= Avimer =

Avimers (short for avidity multimers) are artificial proteins that are able to specifically bind to certain antigens via multiple binding sites. Since they are not structurally related to antibodies, they are classified as a type of antibody mimetic. Avimers have been developed by the biotechnology company Avidia, now part of Amgen, as potential new pharmaceutical drugs.

==Structure==
Avimers consist of two or more peptide sequences of 30 to 35 amino acids each, connected by linker peptides. The individual sequences are derived from A domains of various membrane receptors and have a rigid structure, stabilised by disulfide bonds and calcium. Each A domain can bind to a certain epitope of the target protein. The combination of domains binding to different epitopes of the same protein increases affinity to this protein, an effect known as avidity (hence the name).
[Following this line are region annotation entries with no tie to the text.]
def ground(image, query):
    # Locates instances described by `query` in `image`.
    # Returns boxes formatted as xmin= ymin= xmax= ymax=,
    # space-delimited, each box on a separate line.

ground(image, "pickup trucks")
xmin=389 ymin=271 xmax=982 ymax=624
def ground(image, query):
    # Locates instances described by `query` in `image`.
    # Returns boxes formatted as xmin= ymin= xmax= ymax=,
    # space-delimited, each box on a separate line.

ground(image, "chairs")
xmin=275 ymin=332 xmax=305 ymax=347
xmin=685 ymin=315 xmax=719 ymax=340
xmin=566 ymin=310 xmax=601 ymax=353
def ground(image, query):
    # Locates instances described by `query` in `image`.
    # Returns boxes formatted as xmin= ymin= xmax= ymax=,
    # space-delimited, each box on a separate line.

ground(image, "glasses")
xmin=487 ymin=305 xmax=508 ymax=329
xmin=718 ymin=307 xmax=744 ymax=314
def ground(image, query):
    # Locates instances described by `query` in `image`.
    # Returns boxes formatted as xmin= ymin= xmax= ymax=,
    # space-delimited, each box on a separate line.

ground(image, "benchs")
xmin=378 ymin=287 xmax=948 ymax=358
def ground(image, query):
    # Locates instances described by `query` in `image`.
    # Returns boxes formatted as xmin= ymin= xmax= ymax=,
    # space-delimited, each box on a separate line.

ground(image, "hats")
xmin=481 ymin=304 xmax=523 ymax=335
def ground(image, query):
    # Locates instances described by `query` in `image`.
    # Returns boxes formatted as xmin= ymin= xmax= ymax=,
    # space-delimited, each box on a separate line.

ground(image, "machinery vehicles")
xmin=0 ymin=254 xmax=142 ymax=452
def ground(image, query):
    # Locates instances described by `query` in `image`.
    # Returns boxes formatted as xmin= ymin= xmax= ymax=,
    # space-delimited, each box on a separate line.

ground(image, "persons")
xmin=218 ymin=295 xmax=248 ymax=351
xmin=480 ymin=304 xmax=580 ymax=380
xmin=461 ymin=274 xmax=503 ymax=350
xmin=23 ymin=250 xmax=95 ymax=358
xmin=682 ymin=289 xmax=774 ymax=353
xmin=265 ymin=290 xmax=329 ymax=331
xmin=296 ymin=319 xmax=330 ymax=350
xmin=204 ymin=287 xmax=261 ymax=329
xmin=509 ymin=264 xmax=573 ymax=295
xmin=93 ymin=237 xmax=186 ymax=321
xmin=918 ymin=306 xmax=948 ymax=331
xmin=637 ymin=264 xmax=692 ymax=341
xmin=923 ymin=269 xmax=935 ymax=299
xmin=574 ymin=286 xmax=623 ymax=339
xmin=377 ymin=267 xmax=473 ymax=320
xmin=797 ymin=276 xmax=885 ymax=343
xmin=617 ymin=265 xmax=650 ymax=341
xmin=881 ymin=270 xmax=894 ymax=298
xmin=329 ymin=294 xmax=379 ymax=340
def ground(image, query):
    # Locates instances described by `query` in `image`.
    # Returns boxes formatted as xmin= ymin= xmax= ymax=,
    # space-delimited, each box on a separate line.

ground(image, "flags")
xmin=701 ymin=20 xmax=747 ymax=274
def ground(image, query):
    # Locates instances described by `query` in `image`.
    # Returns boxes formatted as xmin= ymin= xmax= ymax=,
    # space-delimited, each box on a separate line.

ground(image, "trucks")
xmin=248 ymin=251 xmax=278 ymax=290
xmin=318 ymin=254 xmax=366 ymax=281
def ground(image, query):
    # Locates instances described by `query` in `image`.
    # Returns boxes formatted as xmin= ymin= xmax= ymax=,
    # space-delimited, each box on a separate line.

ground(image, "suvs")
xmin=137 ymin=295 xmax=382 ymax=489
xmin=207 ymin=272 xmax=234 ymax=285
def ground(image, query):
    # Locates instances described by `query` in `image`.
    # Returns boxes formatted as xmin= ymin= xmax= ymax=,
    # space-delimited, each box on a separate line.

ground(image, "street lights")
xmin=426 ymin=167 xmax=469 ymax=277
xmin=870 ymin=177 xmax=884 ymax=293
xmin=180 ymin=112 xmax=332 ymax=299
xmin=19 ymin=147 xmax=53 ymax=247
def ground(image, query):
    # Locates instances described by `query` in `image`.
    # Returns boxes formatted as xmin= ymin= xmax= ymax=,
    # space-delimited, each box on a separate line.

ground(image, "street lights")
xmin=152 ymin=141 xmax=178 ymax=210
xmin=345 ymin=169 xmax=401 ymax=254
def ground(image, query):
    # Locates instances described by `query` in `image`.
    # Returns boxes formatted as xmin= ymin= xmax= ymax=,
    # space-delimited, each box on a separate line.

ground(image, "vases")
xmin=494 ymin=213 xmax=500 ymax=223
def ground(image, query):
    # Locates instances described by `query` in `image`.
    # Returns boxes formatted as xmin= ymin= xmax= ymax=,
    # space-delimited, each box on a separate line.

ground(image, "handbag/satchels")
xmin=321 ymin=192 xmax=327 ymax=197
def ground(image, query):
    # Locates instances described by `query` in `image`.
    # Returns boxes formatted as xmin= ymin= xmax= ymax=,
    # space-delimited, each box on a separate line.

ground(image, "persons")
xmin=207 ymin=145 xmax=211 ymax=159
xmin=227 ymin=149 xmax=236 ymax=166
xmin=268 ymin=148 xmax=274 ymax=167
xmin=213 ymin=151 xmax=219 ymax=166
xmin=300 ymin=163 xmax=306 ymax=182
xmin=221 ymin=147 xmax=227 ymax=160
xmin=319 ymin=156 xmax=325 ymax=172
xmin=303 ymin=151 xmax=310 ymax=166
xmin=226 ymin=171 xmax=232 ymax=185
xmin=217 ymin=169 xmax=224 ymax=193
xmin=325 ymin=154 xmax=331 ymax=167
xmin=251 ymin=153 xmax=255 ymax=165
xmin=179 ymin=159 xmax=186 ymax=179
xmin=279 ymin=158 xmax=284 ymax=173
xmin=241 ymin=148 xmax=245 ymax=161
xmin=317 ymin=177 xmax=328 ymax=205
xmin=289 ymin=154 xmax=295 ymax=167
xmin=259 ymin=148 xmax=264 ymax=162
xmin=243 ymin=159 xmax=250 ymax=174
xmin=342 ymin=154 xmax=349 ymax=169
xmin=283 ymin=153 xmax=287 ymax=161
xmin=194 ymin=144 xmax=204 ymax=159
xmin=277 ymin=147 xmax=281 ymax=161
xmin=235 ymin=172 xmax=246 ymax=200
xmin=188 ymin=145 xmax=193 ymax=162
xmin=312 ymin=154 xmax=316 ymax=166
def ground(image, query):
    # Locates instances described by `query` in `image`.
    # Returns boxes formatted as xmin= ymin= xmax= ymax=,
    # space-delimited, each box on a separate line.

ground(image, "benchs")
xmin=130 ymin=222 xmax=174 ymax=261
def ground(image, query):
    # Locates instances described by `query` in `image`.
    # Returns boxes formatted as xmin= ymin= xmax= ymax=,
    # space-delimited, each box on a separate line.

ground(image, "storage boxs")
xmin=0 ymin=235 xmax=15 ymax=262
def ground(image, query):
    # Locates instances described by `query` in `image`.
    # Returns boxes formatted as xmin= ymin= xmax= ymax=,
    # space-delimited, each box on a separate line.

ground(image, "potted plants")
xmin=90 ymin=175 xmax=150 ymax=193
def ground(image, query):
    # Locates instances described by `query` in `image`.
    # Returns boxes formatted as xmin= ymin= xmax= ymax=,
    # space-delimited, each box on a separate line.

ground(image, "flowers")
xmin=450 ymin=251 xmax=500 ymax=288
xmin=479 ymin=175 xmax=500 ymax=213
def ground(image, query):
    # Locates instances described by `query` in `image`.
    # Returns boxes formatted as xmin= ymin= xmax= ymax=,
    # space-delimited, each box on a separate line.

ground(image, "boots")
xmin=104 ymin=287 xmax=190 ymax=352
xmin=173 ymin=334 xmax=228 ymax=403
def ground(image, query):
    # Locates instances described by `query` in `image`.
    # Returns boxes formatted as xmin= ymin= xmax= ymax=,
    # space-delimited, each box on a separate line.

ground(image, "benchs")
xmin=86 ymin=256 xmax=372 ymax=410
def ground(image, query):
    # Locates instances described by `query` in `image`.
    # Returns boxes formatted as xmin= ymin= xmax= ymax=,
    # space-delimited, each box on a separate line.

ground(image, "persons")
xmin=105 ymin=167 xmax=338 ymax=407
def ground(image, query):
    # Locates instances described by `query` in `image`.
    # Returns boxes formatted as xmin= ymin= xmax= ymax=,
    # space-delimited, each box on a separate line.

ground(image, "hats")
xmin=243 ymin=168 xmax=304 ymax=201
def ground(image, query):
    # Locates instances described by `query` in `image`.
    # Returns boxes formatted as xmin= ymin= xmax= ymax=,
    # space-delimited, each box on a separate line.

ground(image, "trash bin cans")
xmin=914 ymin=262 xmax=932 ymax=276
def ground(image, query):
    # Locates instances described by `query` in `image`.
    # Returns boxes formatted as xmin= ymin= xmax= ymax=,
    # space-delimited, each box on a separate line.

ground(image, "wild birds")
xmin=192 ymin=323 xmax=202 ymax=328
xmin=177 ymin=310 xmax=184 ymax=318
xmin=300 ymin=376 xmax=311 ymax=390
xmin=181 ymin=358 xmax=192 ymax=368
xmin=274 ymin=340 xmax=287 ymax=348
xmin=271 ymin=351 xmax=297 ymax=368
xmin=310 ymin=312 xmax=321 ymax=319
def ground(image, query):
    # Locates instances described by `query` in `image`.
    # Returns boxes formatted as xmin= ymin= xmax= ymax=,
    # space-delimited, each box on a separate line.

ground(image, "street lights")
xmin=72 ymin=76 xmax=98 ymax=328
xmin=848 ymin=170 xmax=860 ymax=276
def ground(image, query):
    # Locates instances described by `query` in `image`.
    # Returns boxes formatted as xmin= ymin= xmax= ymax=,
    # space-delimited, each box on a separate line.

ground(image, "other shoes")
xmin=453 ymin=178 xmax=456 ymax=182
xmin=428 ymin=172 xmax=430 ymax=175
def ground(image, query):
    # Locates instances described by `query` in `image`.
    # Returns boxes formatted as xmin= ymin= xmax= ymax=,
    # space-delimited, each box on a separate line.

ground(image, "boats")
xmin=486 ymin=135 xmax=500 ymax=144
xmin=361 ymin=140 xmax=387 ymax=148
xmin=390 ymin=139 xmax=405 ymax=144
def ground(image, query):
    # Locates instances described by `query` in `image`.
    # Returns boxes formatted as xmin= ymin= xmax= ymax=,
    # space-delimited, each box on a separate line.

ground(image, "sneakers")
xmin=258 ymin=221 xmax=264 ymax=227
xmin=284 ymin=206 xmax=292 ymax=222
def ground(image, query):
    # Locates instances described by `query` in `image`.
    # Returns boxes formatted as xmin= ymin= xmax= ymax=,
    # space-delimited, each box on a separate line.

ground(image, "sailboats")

Alternatively, the domains can be directed against epitopes on different target proteins. This approach is similar to the one taken in the development of bispecific monoclonal antibodies. In a study, the plasma half-life of an anti-interleukin 6 avimer could be increased by extending it with an anti-immunoglobulin G domain.

==Properties==
Avimers with two or three domains can bind to their targets in sub-nanomolar concentrations. They have improved heat stability compared with antibodies, but limited plasma half-life because of their smaller size. Half-life can be increased by binding them to antibodies.

==Production==
A library theoretically containing up to 10^{23} different A domains serves as a starting point for the development of avimers. Domains targeting the desired protein are selected with display techniques such as phage display. The most promising species are linked to a second A domain via a short linker peptide, forming a new library. This process can be repeated several times, yielding avimers with an increasing number of domains.